Among the entries below, please repeat exactly and only the lines from the line containing "common name: common raccoon" to the line containing "family: Muridae", both lines included.

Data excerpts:
* * * * *

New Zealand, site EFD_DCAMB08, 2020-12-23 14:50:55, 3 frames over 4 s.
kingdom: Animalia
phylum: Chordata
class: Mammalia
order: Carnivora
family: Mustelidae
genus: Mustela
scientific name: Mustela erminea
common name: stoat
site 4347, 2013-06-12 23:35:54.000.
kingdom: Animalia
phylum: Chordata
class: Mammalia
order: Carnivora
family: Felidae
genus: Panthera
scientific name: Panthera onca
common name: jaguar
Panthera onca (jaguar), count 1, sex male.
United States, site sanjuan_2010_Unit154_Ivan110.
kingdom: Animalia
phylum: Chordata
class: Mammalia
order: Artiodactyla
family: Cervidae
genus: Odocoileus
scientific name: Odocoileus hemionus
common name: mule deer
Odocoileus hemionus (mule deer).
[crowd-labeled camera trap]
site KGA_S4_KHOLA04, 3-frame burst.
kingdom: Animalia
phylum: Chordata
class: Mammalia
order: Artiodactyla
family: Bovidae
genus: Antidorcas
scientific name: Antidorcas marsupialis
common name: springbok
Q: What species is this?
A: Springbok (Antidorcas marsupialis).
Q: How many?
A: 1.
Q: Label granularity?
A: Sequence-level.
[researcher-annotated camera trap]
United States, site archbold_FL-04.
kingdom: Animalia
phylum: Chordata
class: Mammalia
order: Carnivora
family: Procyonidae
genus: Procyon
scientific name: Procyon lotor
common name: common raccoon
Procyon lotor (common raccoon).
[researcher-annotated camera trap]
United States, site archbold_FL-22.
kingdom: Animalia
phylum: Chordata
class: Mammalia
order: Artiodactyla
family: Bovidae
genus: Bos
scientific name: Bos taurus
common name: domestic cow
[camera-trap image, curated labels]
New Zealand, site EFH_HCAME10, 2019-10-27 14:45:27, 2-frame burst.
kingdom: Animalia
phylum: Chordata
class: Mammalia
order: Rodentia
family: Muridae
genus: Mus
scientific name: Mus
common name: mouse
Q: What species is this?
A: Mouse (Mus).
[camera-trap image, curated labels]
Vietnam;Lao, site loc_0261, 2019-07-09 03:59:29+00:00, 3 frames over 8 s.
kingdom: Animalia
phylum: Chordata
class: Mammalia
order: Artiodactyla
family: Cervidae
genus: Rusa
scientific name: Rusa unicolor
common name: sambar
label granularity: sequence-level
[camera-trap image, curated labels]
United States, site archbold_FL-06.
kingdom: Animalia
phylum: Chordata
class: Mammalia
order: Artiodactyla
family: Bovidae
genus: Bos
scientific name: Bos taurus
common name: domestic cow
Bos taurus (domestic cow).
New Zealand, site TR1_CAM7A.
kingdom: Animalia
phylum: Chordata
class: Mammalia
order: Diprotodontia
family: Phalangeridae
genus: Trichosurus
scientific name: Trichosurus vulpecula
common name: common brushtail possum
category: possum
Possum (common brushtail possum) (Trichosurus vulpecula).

* * * * *

▶ **Solved exercise**
common name: common raccoon
Procyon lotor (common raccoon).
[researcher-annotated camera trap]
United States, site archbold_FL-22.
kingdom: Animalia
phylum: Chordata
class: Mammalia
order: Artiodactyla
family: Bovidae
genus: Bos
scientific name: Bos taurus
common name: domestic cow
[camera-trap image, curated labels]
New Zealand, site EFH_HCAME10, 2019-10-27 14:45:27, 2-frame burst.
kingdom: Animalia
phylum: Chordata
class: Mammalia
order: Rodentia
family: Muridae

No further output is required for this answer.